Intradermal Influenza Vaccine Reduces Dose Required Compared to Subcutaneous Administration

By Alexa Josaphouitch, /alert Contributor

Intradermal immunization has potential to reduce the inoculum and antigen dose compared to standard routes of administration and could reduce costs for influenza and rabies vaccines. It’s uncertain if dose reduction is possible for inactivated polio and measles vaccines. 

“The potential to move to ID administration of carefully selected antigens carries an enormous potential to expand the benefit of vaccination against certain infectious agents on a considerable scale, specifically in global emergency situations as we are confronted with at the moment with SARS-CoV-2,” Martin P. Grobusch, University of Amsterdam, and his colleagues wrote in their study published in Travel Medicine and Infectious Disease.

This systematic review and meta-analysis aimed to provide an overview of studies conducted on vaccines that are used in fractionated intradermal immunization (ID) doses. Using Medline, Embase, and Web of Science databases, studies were included if a predefined immune correlate of protection was assessed; WHO-recommend schedules and antigen doses were used in the control group; and the same schedule was applied to both ID and control groups.

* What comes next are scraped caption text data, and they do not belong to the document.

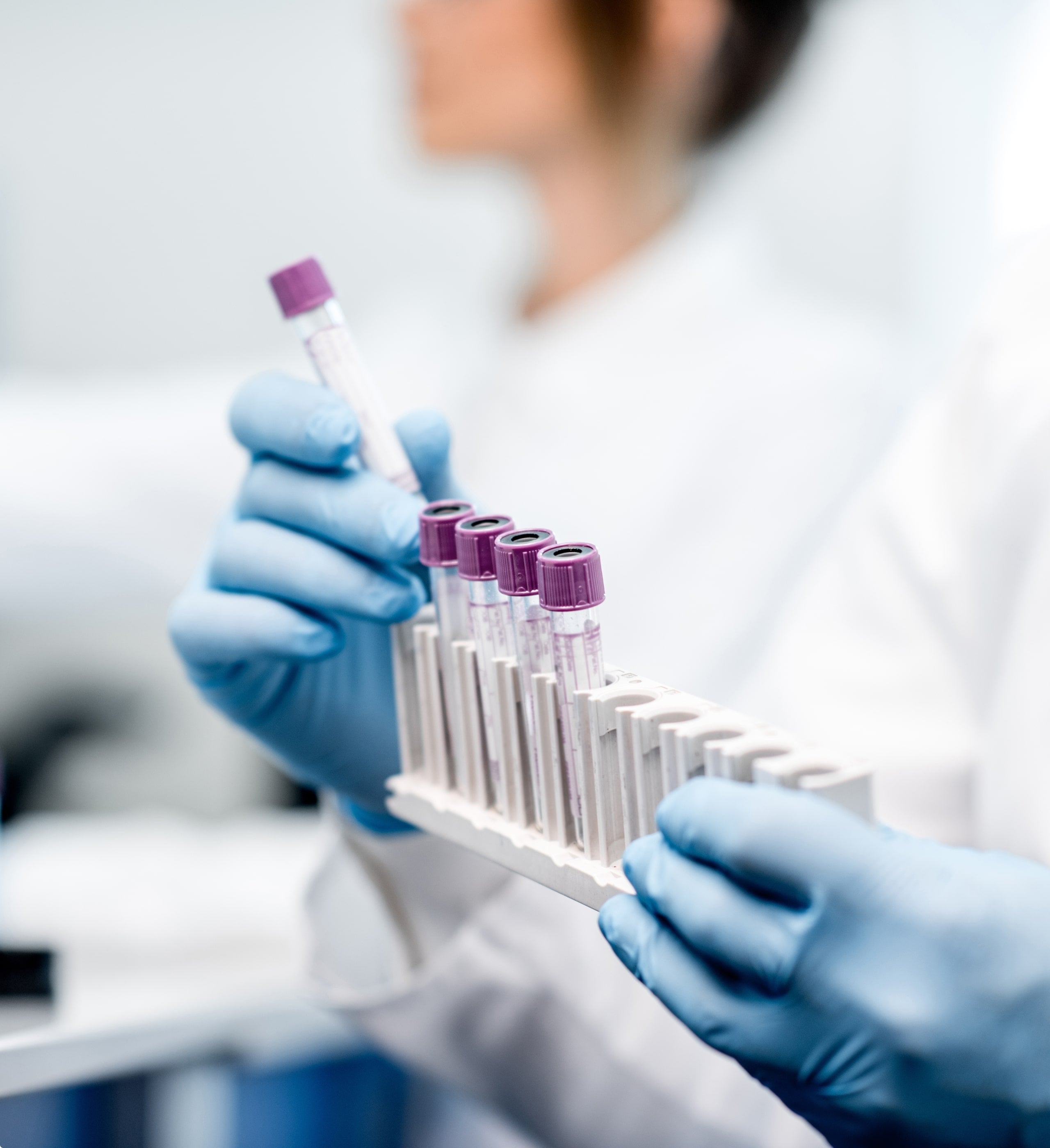 2018 milestone: Fund I momentum and expansion, gloved hands holding blood sample test tubes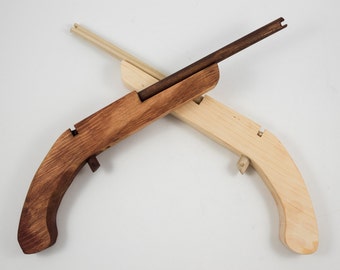 rubber band,rubber band gun,elastic gun,rubber band shooter,rubber band launcher,elastic shooter,toy rubber band gun,elastic band shooter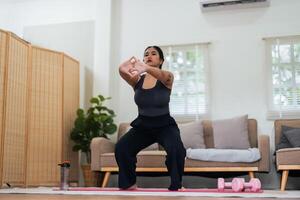 Overweight woman enjoying a fitness workout at home. Fat, plump woman and squatting on an exercise mat in the living room photo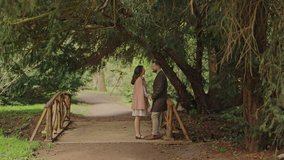 Romantic couple holding hands on wooden bridge forest park - Powered by Shutterstock - Get 15% off with code: PIKWIZARD15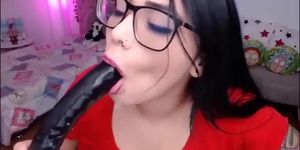 Cute latina with glasses gets sloppy with dildo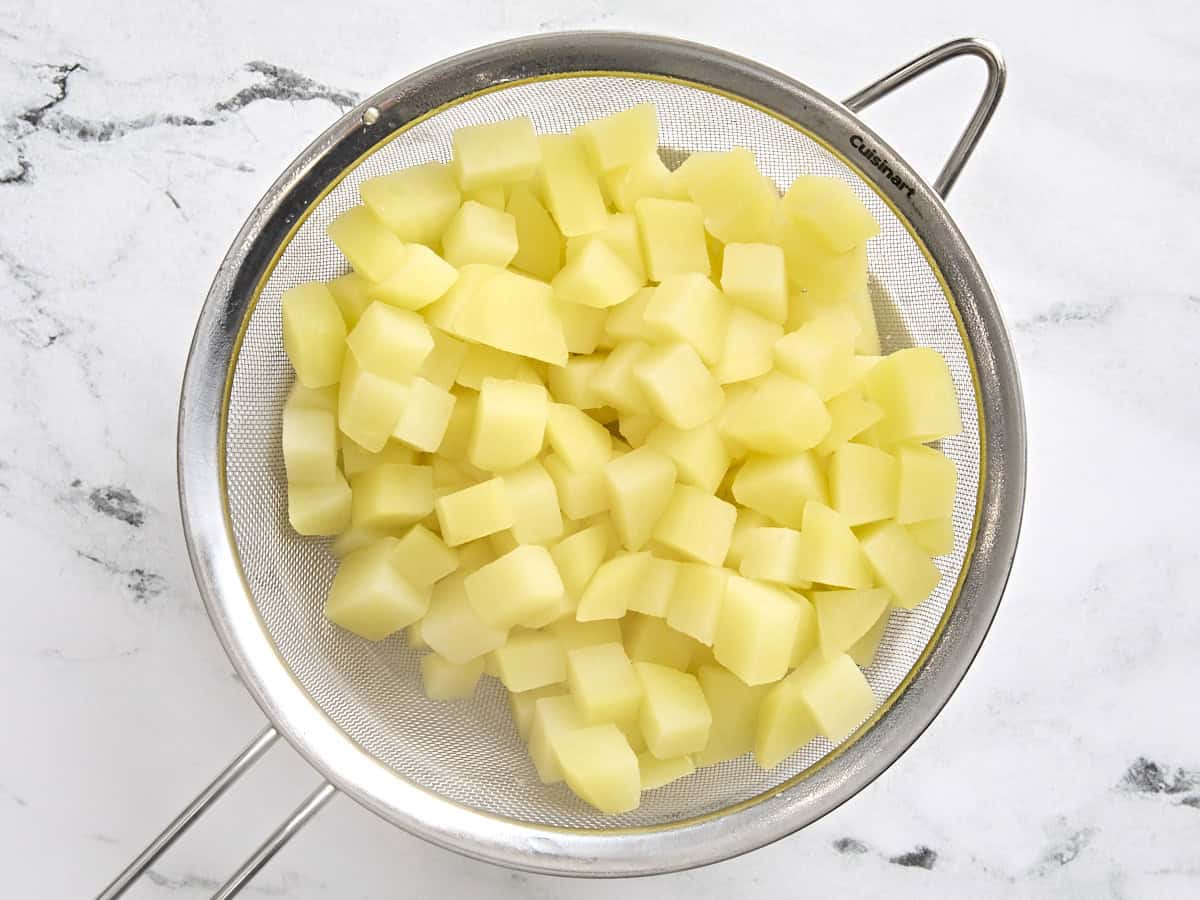 Parboiled diced potatoes in a strainer.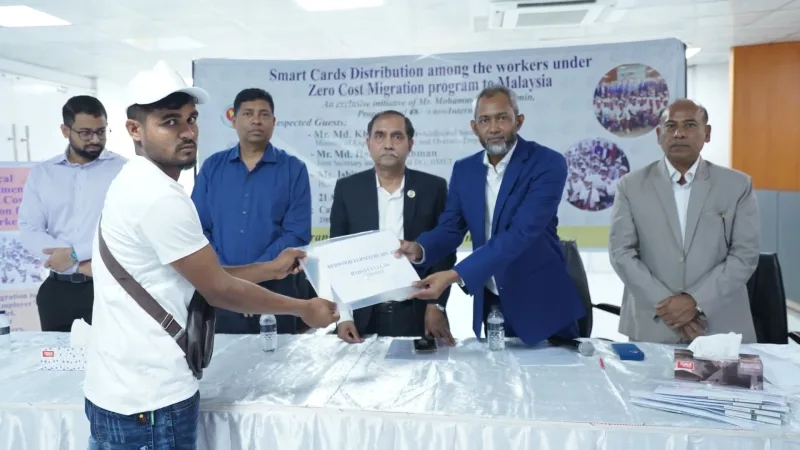 Officials distributing BMET smart cards and travel kits to workers at Trans Asia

Out of 5,873 articles, a total of 156 articles were included and covered 12 vaccines. Approximately 109 were randomized controlled trials and 47 were cohort studies, of which 45 were prospective and 2 were retrospective cohort studies. 

Most of the studies (122) compared ID immunization to intramuscular immunization. Thirty-two studies compared ID immunization to subcutaneous immunization and 2 studies compared ID immunization to both. The majority of studies was conducted on influenza (n = 51), HBV (n = 43), and rabies (n = 37) vaccines.

Non-inferiority of immunogenicity with 20-60% of antigen used with ID vaccines was demonstrated for influenza, rabies, and hepatitis B vaccines. Clinical trials for HAV, DTP, HPV, JE, meningococcal disease, VZV and yellow fever vaccines were scarce, but promising in most cases.

The seroprotection rates for H1N1, H2N3, and influenzaB strain induced by an ID dose of 6, 7.5 and 9 μg of HA per strain were all comparable to those elicited by intramuscular immunization of the standard dose of 15 μg. The overall risk differences was 0.03 for H1N1 (95% CI -0.02, 0.08; I2 = 44%); 0.01 for H2N3 (95% CI -0.01, 0.04; I2 = 0%); and 0.03 for influenza B viruses (95% CI -0.04, 0.09; I2 = 75%).

For HBV vaccines, seroprotection rates were found equivalent to those of intramuscular vaccines when the ID dose was more than 2 μg (RD -0.01; 95% CI -0.04, 0.02; I2 = 20%). In most rabbines studies, seroconversion rates were 100% for both ID and intramuscular recipients.

The safety profile of ID vaccines was similar to intramuscular and subcutaneous vaccines. Local reactions such as erythema, pruritus, swelling, induration, and discoloration were more common after ID immunization. Systemic adverse events, such as asthenia, fever, headache, and myalgia, were largely comparable in frequency and severity in both ID immunization and common delivery.